As partisan right-wing pols go, the former Etobicoke mayor is right up there with most on council, but certainly not as bad as some of the other sycos (that’s short for sycophants) who form the current mayor’s inner circle.

If you watch Holyday close enough at council meetings, you might catch a smile creeping over his lips on those occasions when he stands in the chamber to do nothing more than toe the party line – which is often these days.

What to make then of Holyday’s idea to redraw the city’s 44 ward boundaries to more accurately reflect population?

It’s tempting to see the plan as a boon for the downtown, where the condo boom has upped the numbers living in the core. Or to view Holyday’s proposal as a point of growing contention between Holyday and the mayor, and yet another small sign that El Fordo may be losing his grip. Holyday’s plan, on the face of it at least, doesn’t exactly jibe with the mayor’s stated plan to half the number of council seats from the current 44 to 22. Or does it?

Let’s not get ahead of ourselves. Why would the mayor’s deputy, Ford’s go-to guy on the inner workings of government, hatch a plan to weaken the power of the chief magistrate? The answer to that question is that he’s not.

Holyday understands that if the city doesn’t take the initiative to rejig its boundaries – the Clerk’s Office is working on a plan as we speak – then the province or feds will. The two levels of government are mandated to review electoral boundaries after each census. That’s really what’s driving Holyday’s rep by pop pitch.

Sorry lefties, no silver lining here. Holyday’s plan will not mean a shift in the balance of power to the left at City Hall, for several reasons. First, Holyday’s only talking about adding one, maybe two wards at most in the core.

More to the point, Holyday is not talking about adjusting the electoral boundaries based on the number of households and businesses in each ward. That would definitely mean adding far more than two seats he’s envisioning downtown, where some wards have up to 50 per cent more businesses and households of their counterparts in the burbs.

Let’s be clear. Holyday’s ward realignment would be based strictly on population.
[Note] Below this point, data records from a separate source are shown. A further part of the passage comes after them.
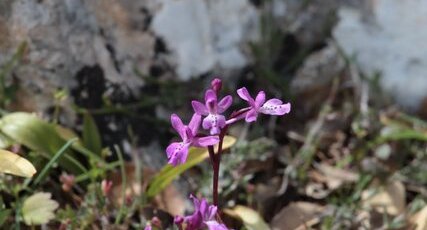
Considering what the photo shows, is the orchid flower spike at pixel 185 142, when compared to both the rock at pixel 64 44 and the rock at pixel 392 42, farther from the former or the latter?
the rock at pixel 392 42

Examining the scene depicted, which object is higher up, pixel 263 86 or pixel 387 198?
pixel 263 86

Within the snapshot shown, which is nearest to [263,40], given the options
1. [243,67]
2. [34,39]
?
[243,67]

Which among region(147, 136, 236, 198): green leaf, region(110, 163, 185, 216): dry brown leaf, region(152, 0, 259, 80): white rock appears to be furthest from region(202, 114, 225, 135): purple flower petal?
region(152, 0, 259, 80): white rock

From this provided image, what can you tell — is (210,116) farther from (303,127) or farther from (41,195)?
(303,127)

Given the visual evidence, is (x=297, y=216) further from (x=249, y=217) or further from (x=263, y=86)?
(x=263, y=86)

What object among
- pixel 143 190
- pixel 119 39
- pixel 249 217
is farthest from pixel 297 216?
pixel 119 39

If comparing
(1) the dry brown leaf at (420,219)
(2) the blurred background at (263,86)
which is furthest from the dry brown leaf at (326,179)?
(1) the dry brown leaf at (420,219)
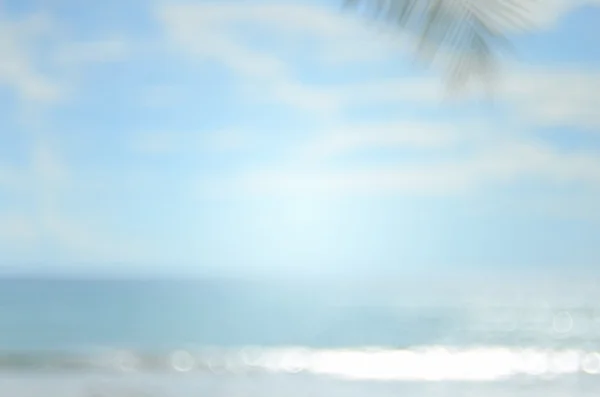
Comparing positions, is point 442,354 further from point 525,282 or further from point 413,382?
point 525,282

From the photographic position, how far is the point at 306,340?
2364 centimetres

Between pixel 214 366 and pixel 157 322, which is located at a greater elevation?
pixel 157 322

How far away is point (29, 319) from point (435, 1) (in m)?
24.5

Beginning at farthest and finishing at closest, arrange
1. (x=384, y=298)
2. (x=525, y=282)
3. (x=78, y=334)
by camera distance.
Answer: (x=384, y=298) < (x=525, y=282) < (x=78, y=334)

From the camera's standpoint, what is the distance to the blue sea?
1380 centimetres

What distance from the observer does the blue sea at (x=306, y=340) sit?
13.8m

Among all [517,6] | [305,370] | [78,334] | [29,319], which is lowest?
[517,6]

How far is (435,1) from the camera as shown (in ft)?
14.9

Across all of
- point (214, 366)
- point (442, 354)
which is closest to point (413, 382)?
point (214, 366)

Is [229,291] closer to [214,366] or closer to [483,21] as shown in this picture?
[214,366]

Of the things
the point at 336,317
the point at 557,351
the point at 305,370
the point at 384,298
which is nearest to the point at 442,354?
the point at 557,351

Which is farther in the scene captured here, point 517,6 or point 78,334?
point 78,334

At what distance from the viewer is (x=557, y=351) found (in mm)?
19672

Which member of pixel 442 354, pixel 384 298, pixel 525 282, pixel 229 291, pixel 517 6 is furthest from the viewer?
pixel 229 291
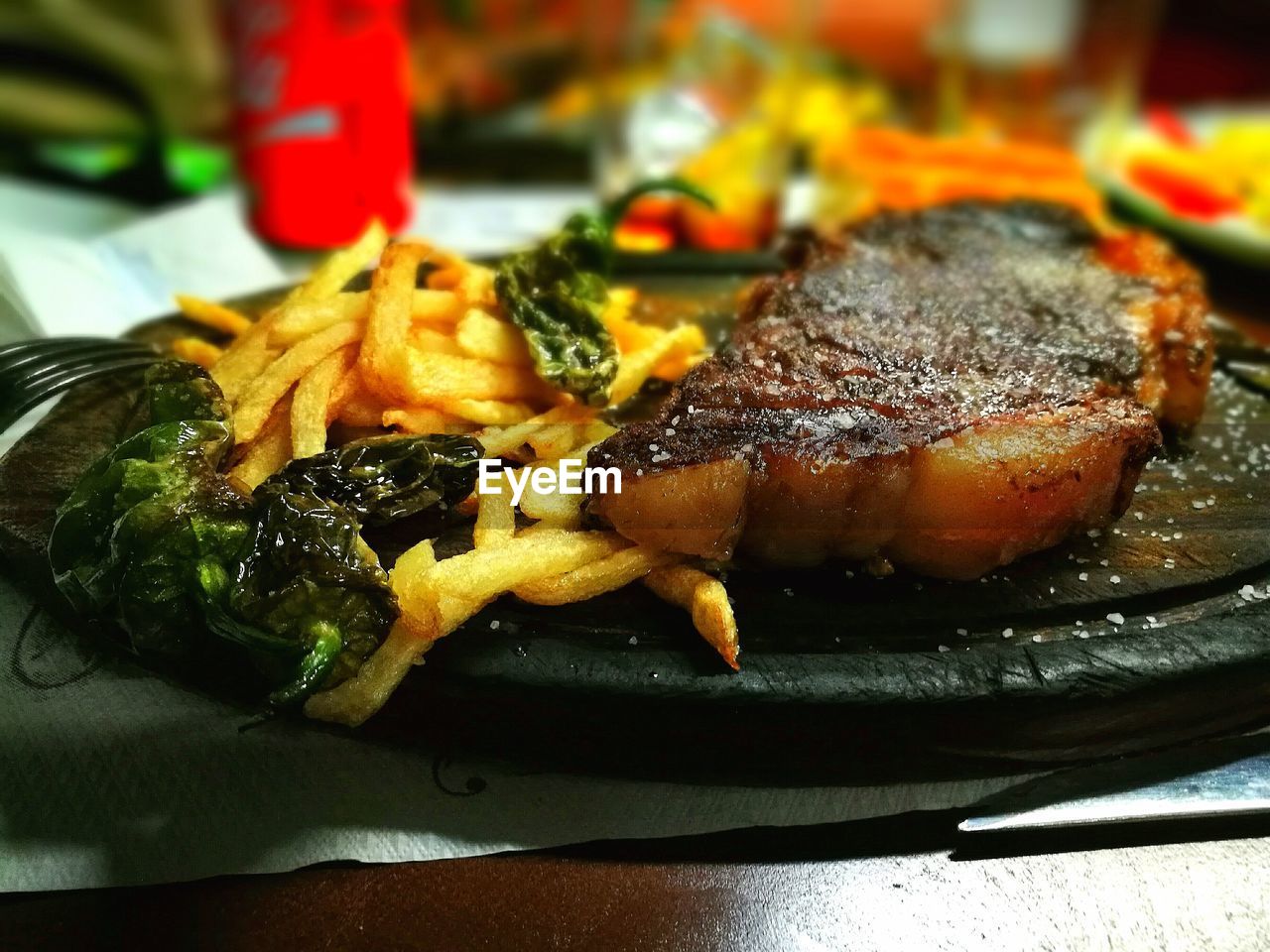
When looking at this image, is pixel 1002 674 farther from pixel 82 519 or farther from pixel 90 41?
pixel 90 41

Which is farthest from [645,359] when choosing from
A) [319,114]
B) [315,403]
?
[319,114]

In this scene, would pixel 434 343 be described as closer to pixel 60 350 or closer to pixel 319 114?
pixel 60 350

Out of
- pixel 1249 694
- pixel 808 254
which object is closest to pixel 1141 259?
pixel 808 254

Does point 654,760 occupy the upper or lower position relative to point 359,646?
lower

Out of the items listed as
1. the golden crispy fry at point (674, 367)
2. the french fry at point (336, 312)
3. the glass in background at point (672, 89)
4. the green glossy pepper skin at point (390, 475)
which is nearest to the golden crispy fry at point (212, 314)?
the french fry at point (336, 312)

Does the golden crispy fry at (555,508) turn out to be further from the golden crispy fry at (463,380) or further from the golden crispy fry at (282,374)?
the golden crispy fry at (282,374)

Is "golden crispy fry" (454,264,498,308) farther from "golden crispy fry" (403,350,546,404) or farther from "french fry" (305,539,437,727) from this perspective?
"french fry" (305,539,437,727)
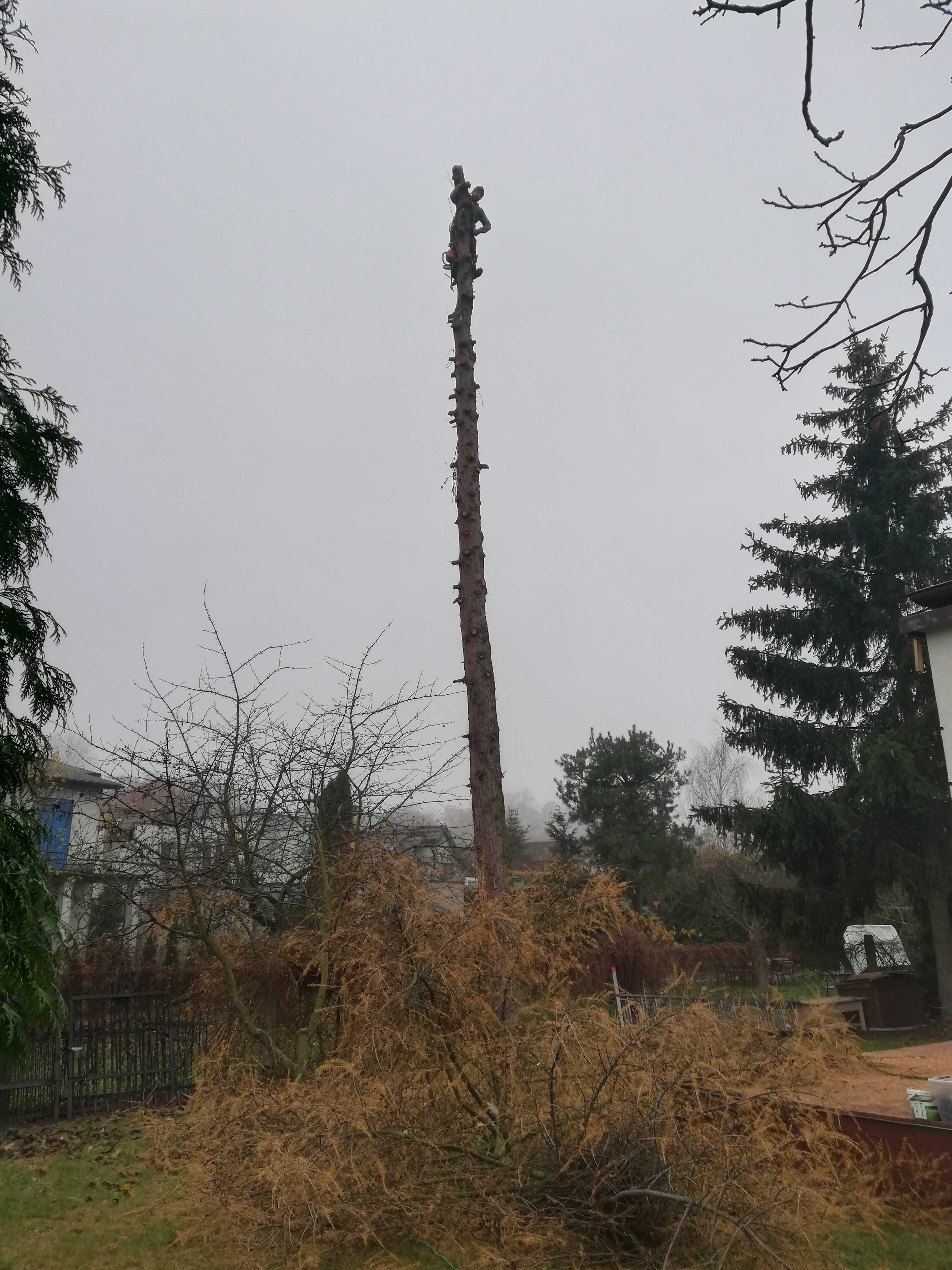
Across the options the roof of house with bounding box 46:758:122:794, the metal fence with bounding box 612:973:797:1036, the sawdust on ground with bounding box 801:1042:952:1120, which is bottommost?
the sawdust on ground with bounding box 801:1042:952:1120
Here’s the kicker: his pitch for what’s being sold as a more democratic distribution of seats could, in fact, further consolidate the mayor’s power over council.

That’s because the downtown core is not the only area of the city that would gain more wards.
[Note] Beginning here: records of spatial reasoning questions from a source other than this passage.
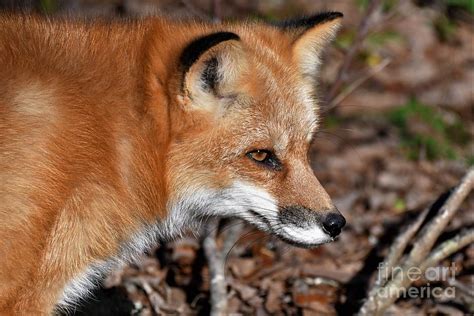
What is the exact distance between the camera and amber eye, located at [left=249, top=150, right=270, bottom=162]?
5.18 m

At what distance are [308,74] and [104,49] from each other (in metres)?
1.68

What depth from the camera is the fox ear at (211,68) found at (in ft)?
15.3

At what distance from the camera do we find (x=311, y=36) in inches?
231

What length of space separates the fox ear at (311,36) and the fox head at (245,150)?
1.31 feet

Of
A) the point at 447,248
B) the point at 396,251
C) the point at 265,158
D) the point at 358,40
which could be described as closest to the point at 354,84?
the point at 358,40

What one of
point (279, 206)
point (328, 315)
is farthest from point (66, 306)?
point (328, 315)

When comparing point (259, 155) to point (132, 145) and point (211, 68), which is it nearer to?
point (211, 68)

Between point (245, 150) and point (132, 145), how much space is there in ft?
2.50

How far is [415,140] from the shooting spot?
942 centimetres

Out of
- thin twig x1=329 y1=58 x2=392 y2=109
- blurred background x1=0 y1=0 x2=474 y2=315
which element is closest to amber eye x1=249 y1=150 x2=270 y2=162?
blurred background x1=0 y1=0 x2=474 y2=315

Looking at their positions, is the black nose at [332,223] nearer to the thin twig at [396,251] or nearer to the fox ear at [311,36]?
the thin twig at [396,251]

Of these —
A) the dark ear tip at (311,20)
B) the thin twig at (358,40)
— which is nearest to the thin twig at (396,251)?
the dark ear tip at (311,20)

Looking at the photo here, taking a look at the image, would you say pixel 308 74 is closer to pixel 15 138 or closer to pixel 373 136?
pixel 15 138

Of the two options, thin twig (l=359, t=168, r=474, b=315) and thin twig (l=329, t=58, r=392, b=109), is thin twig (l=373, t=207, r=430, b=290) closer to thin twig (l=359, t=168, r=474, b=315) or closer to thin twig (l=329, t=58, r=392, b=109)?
thin twig (l=359, t=168, r=474, b=315)
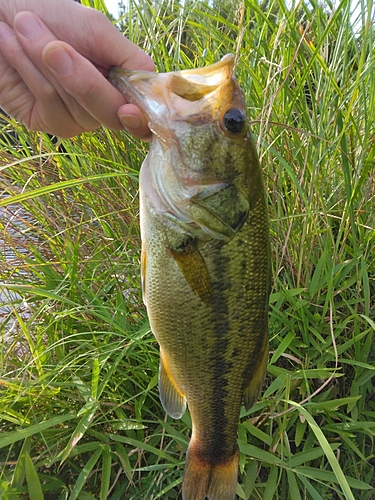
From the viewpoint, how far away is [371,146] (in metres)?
1.88

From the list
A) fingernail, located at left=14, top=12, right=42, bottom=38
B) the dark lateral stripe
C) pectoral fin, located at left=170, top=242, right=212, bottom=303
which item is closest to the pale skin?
fingernail, located at left=14, top=12, right=42, bottom=38

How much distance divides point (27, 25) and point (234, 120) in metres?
0.67

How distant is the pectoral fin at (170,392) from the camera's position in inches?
56.3

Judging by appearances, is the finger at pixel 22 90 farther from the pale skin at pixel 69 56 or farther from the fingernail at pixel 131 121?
the fingernail at pixel 131 121

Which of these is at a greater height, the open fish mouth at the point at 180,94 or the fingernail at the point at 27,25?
the fingernail at the point at 27,25

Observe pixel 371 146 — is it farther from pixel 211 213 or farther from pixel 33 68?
pixel 33 68

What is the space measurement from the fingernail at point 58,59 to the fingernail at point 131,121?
203 millimetres

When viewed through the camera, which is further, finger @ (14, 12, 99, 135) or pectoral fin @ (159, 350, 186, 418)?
pectoral fin @ (159, 350, 186, 418)

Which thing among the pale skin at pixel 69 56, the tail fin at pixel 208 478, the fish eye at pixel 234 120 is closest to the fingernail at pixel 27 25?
the pale skin at pixel 69 56

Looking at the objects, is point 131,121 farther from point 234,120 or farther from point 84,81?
point 234,120

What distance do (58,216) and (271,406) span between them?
1.54m

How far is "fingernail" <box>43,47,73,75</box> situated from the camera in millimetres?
1117

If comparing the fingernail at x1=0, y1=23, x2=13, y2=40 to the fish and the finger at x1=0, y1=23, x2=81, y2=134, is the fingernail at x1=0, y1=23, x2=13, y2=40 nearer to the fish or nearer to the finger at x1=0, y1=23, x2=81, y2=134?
the finger at x1=0, y1=23, x2=81, y2=134

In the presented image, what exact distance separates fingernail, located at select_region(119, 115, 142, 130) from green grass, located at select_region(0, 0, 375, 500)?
365 millimetres
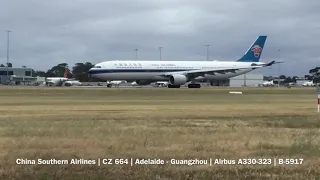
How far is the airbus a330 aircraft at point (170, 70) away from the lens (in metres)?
74.9

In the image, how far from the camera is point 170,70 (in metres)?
77.7

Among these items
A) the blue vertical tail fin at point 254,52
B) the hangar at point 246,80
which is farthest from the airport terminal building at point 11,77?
the blue vertical tail fin at point 254,52

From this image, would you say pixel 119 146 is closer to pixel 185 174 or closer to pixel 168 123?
pixel 185 174

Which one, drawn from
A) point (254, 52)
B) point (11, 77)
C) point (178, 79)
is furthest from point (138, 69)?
point (11, 77)

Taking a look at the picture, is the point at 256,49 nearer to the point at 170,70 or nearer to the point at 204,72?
the point at 204,72

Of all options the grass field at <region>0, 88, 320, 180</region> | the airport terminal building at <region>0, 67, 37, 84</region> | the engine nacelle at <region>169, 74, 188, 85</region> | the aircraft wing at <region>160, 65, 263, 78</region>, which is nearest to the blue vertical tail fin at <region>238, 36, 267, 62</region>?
the aircraft wing at <region>160, 65, 263, 78</region>

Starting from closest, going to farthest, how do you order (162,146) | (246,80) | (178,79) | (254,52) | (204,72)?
(162,146)
(178,79)
(204,72)
(254,52)
(246,80)

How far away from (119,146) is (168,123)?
5998 millimetres

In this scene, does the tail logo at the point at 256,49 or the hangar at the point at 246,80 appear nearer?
the tail logo at the point at 256,49

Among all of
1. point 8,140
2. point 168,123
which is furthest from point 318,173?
point 168,123

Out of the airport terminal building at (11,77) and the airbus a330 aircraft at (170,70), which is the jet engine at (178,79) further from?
the airport terminal building at (11,77)

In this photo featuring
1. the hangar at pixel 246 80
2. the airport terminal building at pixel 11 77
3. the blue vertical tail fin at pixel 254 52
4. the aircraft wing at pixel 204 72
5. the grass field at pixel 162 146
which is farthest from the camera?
the airport terminal building at pixel 11 77

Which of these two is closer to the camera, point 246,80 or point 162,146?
point 162,146

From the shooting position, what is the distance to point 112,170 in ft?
30.2
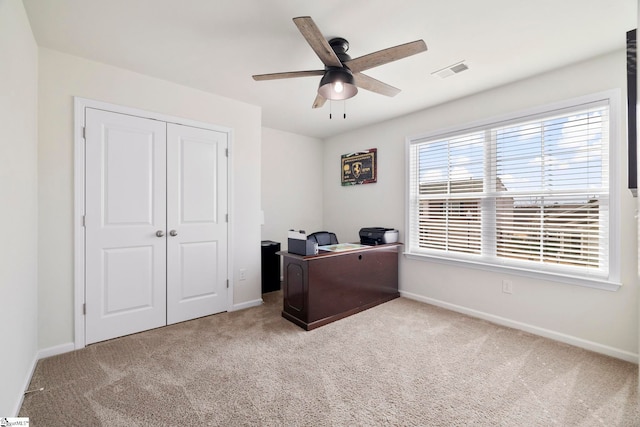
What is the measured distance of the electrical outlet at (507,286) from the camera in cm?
285

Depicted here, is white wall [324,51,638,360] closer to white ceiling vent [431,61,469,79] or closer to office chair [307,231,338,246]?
white ceiling vent [431,61,469,79]

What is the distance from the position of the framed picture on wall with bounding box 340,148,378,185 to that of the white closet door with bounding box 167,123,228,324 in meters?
2.07

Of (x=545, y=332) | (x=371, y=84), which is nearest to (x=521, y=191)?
(x=545, y=332)

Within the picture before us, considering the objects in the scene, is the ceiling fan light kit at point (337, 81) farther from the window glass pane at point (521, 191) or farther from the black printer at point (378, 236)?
the black printer at point (378, 236)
Based on Holyday’s formula, wards in the inner burbs of North York (Eglinton-Lawrence, Don Valley West, York Centre) and others in Scarborough and south Etobicoke currently held by Ford allies would also be divvyed up to mean more potential seats for the right on council. Some of those currently have higher populations than downtown wards.
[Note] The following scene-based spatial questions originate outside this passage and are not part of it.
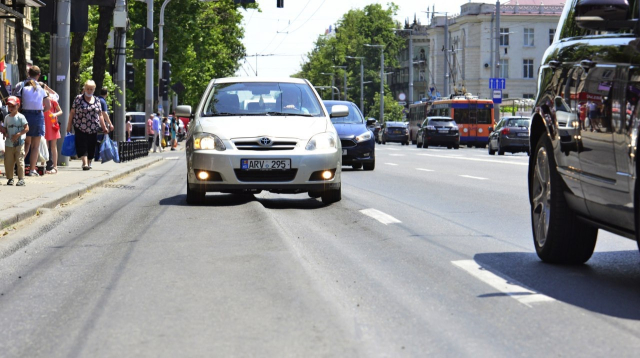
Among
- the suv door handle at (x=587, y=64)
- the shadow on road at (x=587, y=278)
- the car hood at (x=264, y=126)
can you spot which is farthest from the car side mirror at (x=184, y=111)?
the suv door handle at (x=587, y=64)

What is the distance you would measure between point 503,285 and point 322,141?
23.4 ft

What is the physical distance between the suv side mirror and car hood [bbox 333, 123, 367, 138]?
59.5 feet

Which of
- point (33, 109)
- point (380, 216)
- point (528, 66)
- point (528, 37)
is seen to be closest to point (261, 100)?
point (380, 216)

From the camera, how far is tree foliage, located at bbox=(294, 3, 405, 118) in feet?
437

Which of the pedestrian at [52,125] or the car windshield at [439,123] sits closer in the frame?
the pedestrian at [52,125]

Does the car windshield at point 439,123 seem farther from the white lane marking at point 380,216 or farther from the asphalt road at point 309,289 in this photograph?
the asphalt road at point 309,289

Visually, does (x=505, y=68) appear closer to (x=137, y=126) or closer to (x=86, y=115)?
(x=137, y=126)

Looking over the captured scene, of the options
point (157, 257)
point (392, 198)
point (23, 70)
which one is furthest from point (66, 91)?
point (157, 257)

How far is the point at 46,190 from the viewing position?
16203 mm

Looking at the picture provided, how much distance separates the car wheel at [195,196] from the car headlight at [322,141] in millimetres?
1404

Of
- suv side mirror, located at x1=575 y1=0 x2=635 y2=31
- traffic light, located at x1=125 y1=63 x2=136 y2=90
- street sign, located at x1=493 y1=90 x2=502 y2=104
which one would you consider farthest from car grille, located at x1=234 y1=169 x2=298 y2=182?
street sign, located at x1=493 y1=90 x2=502 y2=104

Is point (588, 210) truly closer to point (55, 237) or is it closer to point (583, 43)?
point (583, 43)

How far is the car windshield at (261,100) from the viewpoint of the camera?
581 inches

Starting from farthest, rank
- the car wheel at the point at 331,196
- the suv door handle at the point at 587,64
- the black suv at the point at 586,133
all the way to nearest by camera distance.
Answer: the car wheel at the point at 331,196 < the suv door handle at the point at 587,64 < the black suv at the point at 586,133
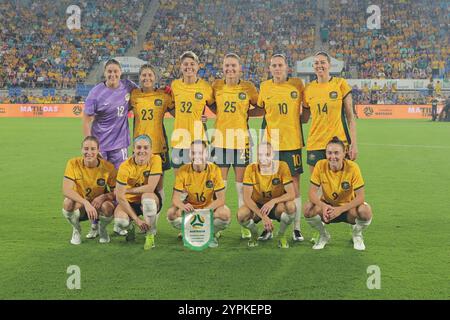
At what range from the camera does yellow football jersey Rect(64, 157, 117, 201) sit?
19.2ft

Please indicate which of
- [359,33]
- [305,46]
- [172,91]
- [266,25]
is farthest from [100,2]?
[172,91]

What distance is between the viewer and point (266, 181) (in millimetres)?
5785

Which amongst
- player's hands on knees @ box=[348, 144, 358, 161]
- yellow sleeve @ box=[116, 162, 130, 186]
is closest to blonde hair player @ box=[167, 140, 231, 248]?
yellow sleeve @ box=[116, 162, 130, 186]

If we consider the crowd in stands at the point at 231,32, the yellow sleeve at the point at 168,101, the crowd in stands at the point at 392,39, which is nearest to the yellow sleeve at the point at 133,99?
the yellow sleeve at the point at 168,101

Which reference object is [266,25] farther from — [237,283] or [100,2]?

The mayor has his own plan to cut the number of city wards in half. It was a campaign promise. Holyday says he supports that plan, give or take adding two or three seats. Even under that scenario, Ford holds the balance of power. I count 11 of 22 wards solidly behind the mayor, when looking at the current council’s makeup, six too close to call and that could go either way, and five seats for progressives.

Where Holyday and the mayor diverge is on Holyday’s preference for an elected board of control, eight members chosen citywide, two per district, to replace the executive committee currently handpicked by the mayor.

An elected board of control might act as a further check on the mayor’s power. Only, that kind of arrangement could also play into the mayor’s hands. The mayor still has political plums at his disposal, various committee chairmanships and board appointments, for example, that he can use to curry favour with an elected board. Certainly, board of controls that existed pre-amalgamation didn’t prevent mayors of the old cities from pushing their agendas through council.

There may indeed come a time when Holyday breaks ranks with the mayor. As the guy who gave Ford’s daddy, Doug Sr., his start in politics, Holyday more than anyone else on council has license to give Ford what for. On this one, though, Holyday’s got Ford’s back.